A bill introduced in the legislature could create a new framework for how online companies can collect and share user information.
State Sen. Angel Charley (D - Acoma) announced the Community and Health Information Safety and Privacy Act (CHISPA) this week alongside supporters, who call themselves the CHISPA Coalition. The act will require online for-profit entities to obtain consent before collecting user information that is nonessential to their business.
“Today, New Mexico draws a clear line: our health, our bodies, our children, our lives, they are not for sale,” said Charley.
The legislation, SB 53, aims to make online privacy the default. People would be allowed to opt in to their data being collected, but companies would be required to make notices conspicuous. The only other time online platforms would be allowed to collect user data would be if it was integral to the function of the website or service.

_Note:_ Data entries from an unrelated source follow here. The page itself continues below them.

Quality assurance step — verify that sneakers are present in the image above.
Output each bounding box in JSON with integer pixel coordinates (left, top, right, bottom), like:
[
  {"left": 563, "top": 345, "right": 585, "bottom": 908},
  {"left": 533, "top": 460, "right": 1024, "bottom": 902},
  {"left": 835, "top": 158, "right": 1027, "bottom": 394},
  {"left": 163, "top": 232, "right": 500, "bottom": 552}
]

Additionally, CHISPA would allow users to correct the data collected about them, delete their existing data, and refuse it being collected at all.

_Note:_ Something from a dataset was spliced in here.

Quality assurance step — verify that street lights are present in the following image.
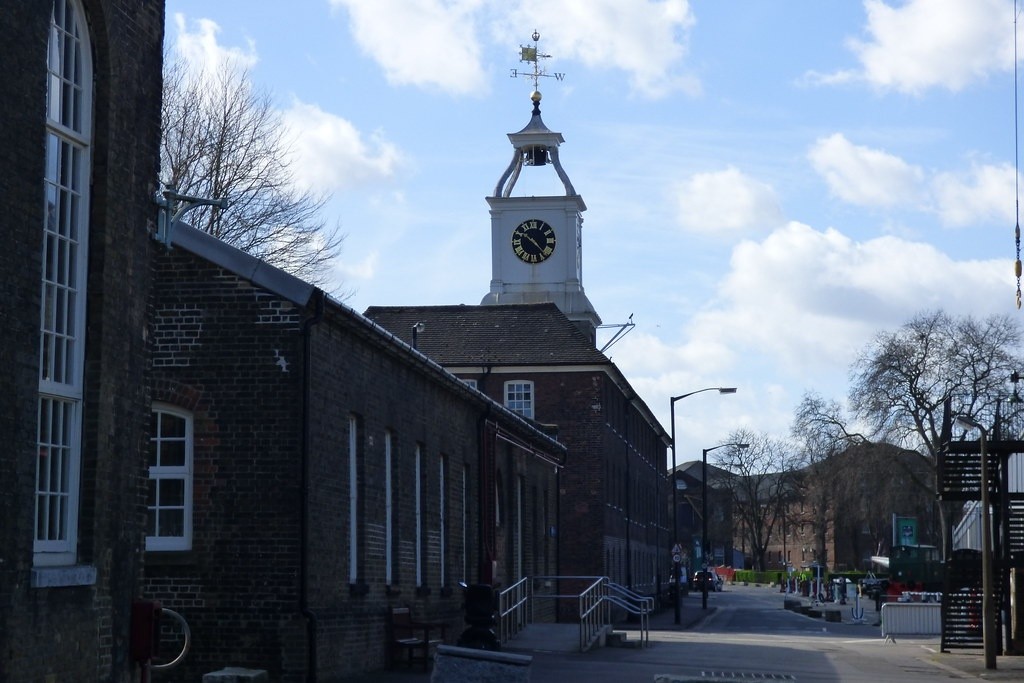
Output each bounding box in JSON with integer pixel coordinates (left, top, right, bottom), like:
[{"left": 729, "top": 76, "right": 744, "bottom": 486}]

Tatiana Prieto, police advocate with the American Civil Liberties Union (ACLU) of New Mexico, said that this law, if passed, would return digital autonomy to where it belongs.

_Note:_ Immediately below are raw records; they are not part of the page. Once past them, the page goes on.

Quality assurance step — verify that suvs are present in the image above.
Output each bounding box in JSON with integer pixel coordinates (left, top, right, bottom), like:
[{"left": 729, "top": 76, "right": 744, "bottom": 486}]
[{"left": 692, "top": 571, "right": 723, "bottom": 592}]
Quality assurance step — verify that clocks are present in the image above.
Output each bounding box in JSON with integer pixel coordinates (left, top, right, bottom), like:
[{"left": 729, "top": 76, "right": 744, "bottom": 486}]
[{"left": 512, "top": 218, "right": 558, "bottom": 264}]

“These solutions will place control back in our hands, not the hands of corporations, data brokers or even hostile government actors,” Prieto said.
Charley and members of the CHISPA coalition are specifically concerned with biometrics and health data being collected and used by entities to preemptively raise costs for services like health care.
“My mother, who's from the Pueblo Pintado [a Navajo community in Northwest New Mexico], taught me that protection is a collective responsibility,” Charley Said. “Every day we delay, someone's safety is compromised. Inaction is not neutral. It has real world consequences.”
Companies that don’t comply could receive a $2,500 civil penalty for every person harmed by negligence or a $7,500 civil penalty for every person harmed by intentionally skirting the law.
The Committee’s Committee in the Senate has reported the bill to be germane, and the bill is now waiting to be heard in the Senate Health and Public Affairs Committee.